Japan Geoscience Union Meeting 2018

Presentation information

[JJ] Oral

H (Human Geosciences) » H-DS Disaster geosciences

[H-DS10] Tsunami and Tsunami Forecast

Thu. May 24, 2018 1:45 PM - 3:15 PM 105 (1F International Conference Hall, Makuhari Messe)

convener:Naotaka YAMAMOTO CHIKASADA(National Research Institute for Earth Science and Disaster Resilience), Kentaro Imai(Japan Agency for Marine-Earth Science and Technology), Hiroaki Tsushima(気象庁気象研究所), Chairperson:Fujii Yushiro, Yamanaka Yusuke

1:45 PM - 2:00 PM

[HDS10-18] Source Estimate for the 1960 Chile Earthquake from Joint Inversion of Geodetic and Transoceanic Tsunami Data

*Tungcheng Ho1, Kenji Satake1, Shingo Watada1, Yushiro Fujii2 (1.Earthquake Research Institute,The University of Tokyo, 2.International Institute of Seismology and Earthquake Engineering, Building Research Institute)
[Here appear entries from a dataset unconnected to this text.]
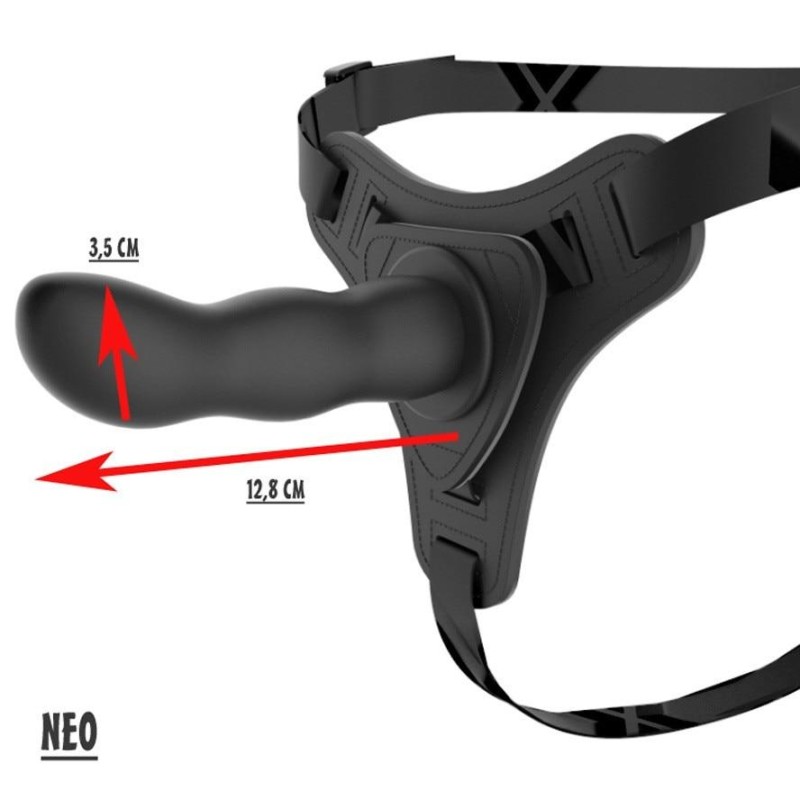 ARNES CON DILDO DE SILICONA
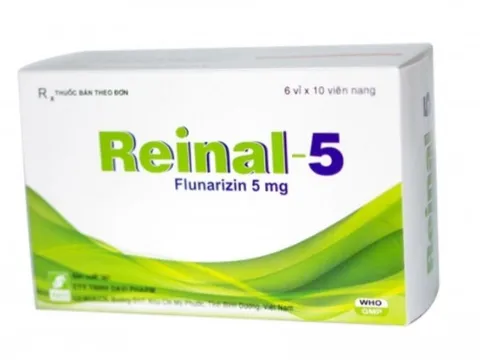 Thu hồi khẩn lô thuốc viên nang cứng Reinal-5 vì vi phạm chất lượng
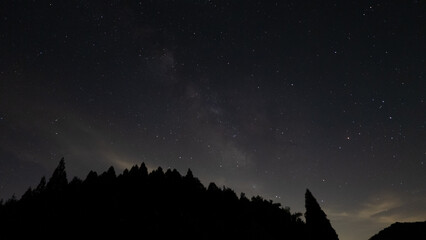 星空のスパンコール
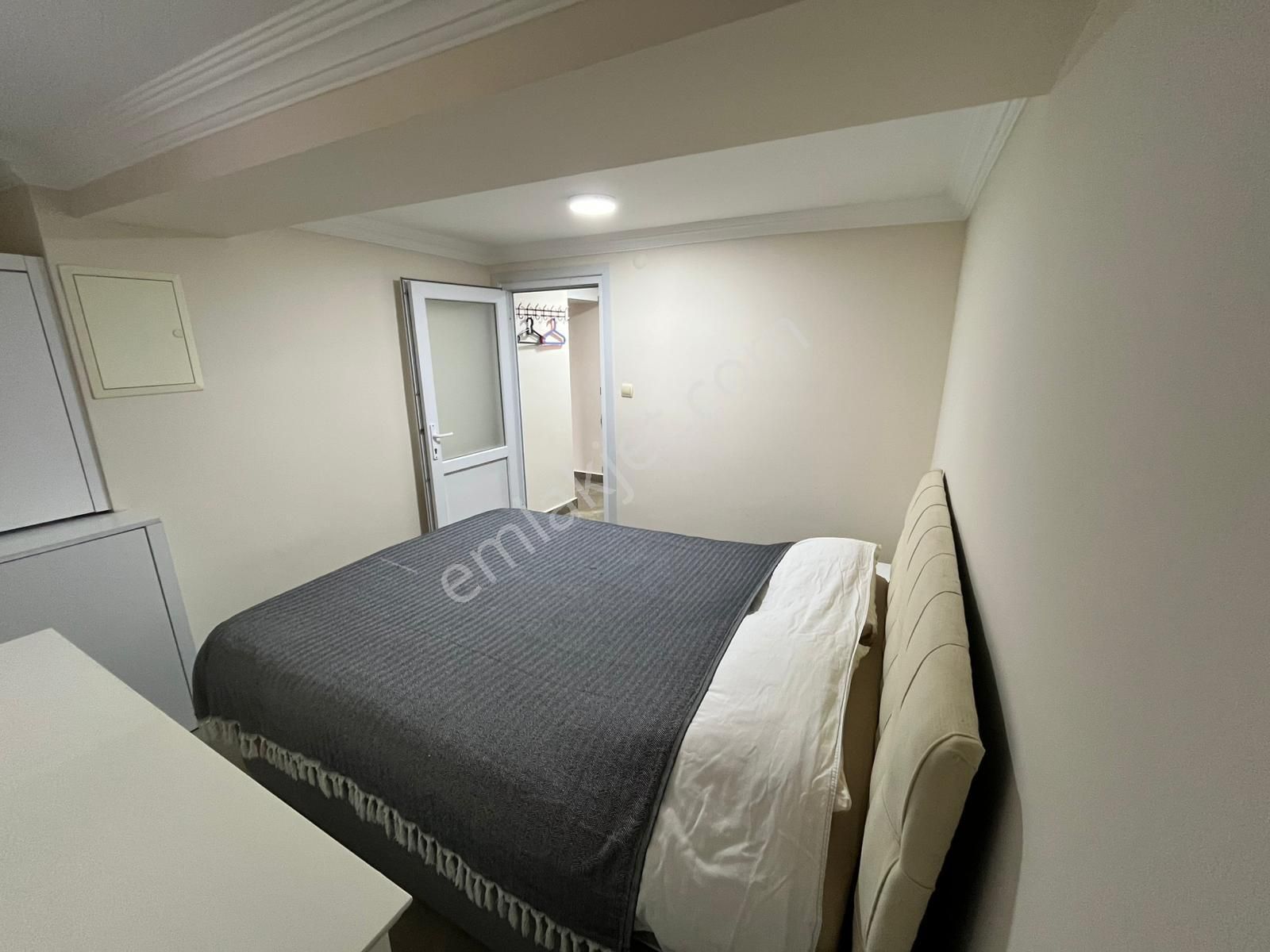 Alanya Kestel Kiralık 1+1 Eşyalı Daire Müstakil Ev Keyfinde - Görsel 10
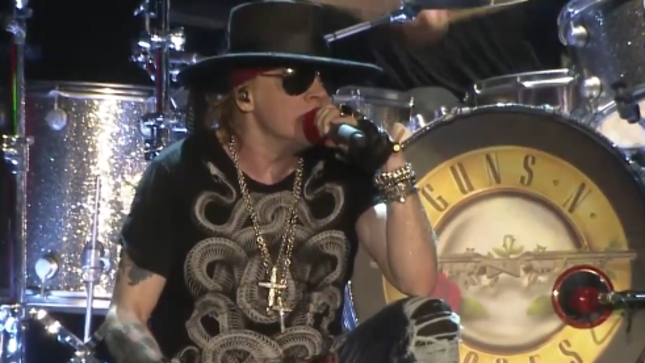 GUNS N' ROSES - Not In This Lifetime Selects: Houston, Mexico City 2016 (Video)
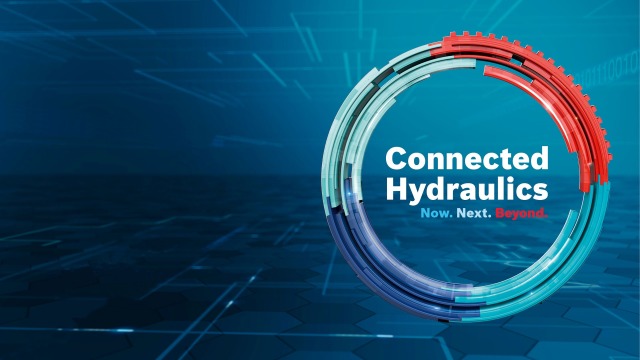 Bosch Rexroth Connected Hydraulics campaign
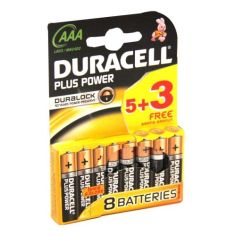 Duracell Aaa Batteries 5+3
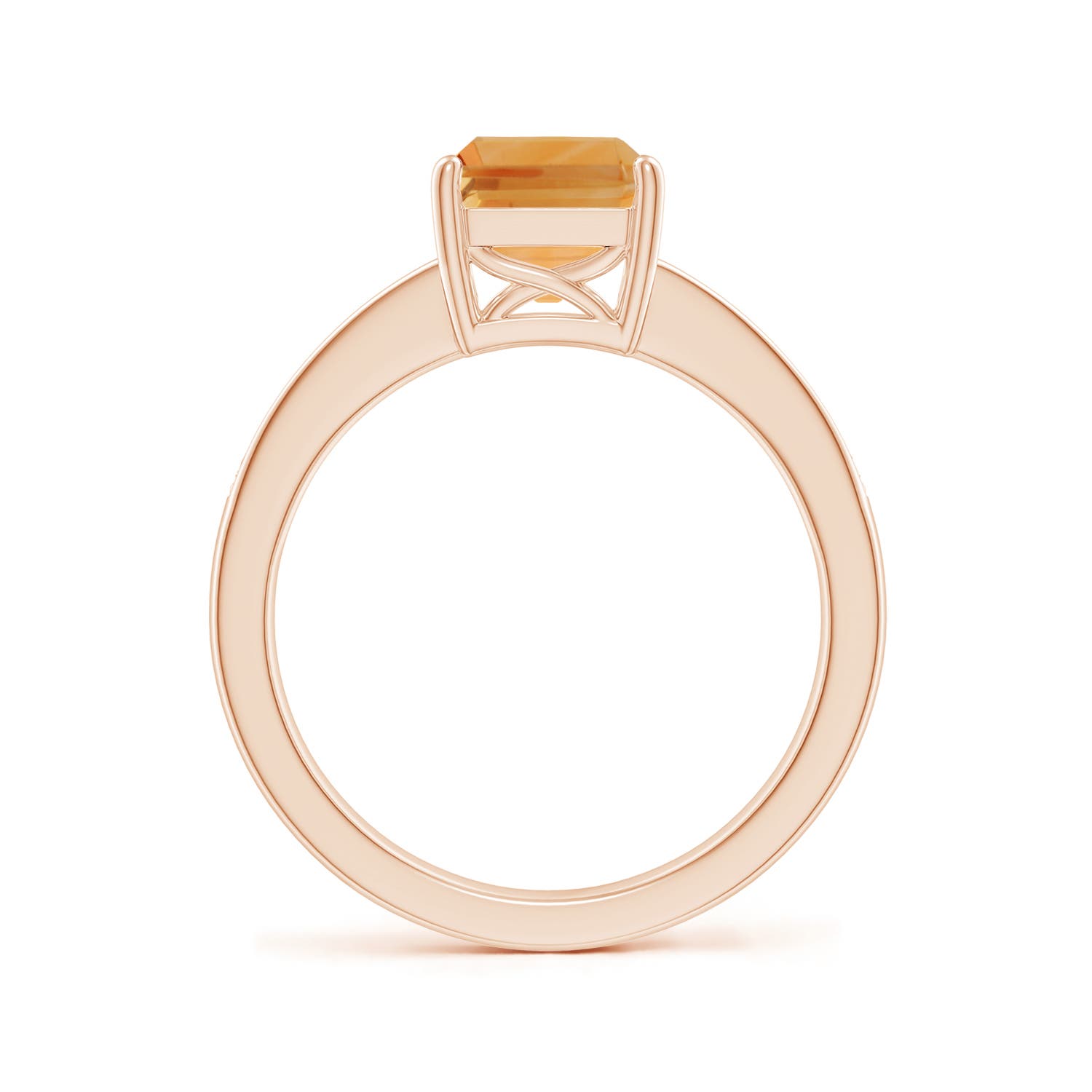 A - Citrine / 2.24 CT / 14 KT Rose Gold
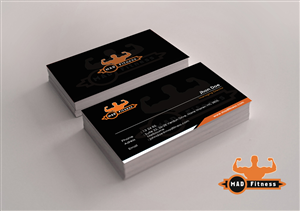 start up personal training business needs logo and business cards | Visitenkarten-Design von Matrix5 Creative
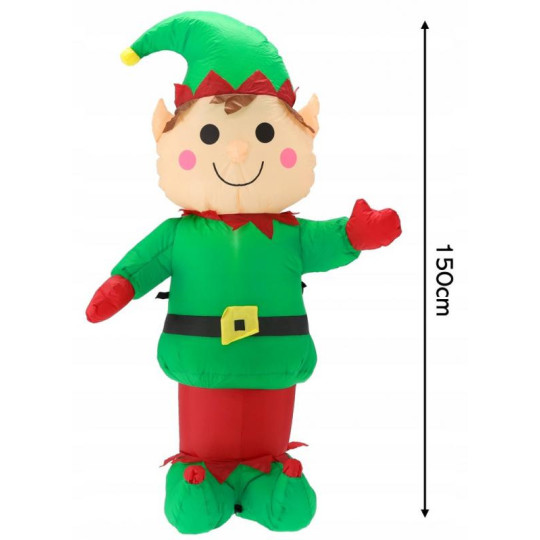 Elf LED umplut, 150 cm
Keywords:tsunami inversion, phase correction, 1960 Chile earthquake, transoceanic tsunami

The source of the 1960 Chile earthquake was re-estimated using the geodetic data, local tsunami data, and the newly usable transoceanic tsunami data. The 1960 Chile earthquake was the largest earthquake ever instrumentally recorded. However, different magnitudes were estimated using different data, e.g. Mw 9.7 was estimated from free oscillation (Kanamori and Anderson, 1975), the magnitude estimated from the geodetic data is Mw 9.3 (Barrientos and Ward, 1990; Moreno et al., 2009), and Fujii and Satake (2013) estimated Mw 9.2 from joint tsunami and geodetic data. In the present study, we used 301 coastal geodetic data (Plafker and Savage, 1970), five near-field tsunami data from South America, and 50 far-field tsunami data from North America, Asia, and Oceania. Due to the dispersion effect of elasticity of the Earth and ocean during long distance traveling, the far-field tsunami data were not used to estimate the earthquake source in previous studies. With the phase correction method (Watada et al., 2014), the dispersion effects at far-field stations are well explained and the data can be used for source estimation (Ho et al., 2017). In addition, we apply a nonlinear inversion method (NOMAD) with the optimal time alignment (OTA, Romano et al., 2016) which accounts for the arrival time mismatch between observed and synthetic data caused by inaccurate station location, inaccurate recording time, local bathymetry, or artificial structures. Our fault model shows that a rupture starts from the epicenter to the southern end at about 46°S with main slips at depths shallower than 50 km. The estimated magnitude was about Mw 9.2. There was a north asperity from 39°S to 43°S with slips of 20 to 30 m and a south peak at about 45°S with a slip of about 43 m. Our results also indicated that the south peak has a significant effect on the geodetic data measured in the south as well as some far-field stations located in the South Pacific Ocean.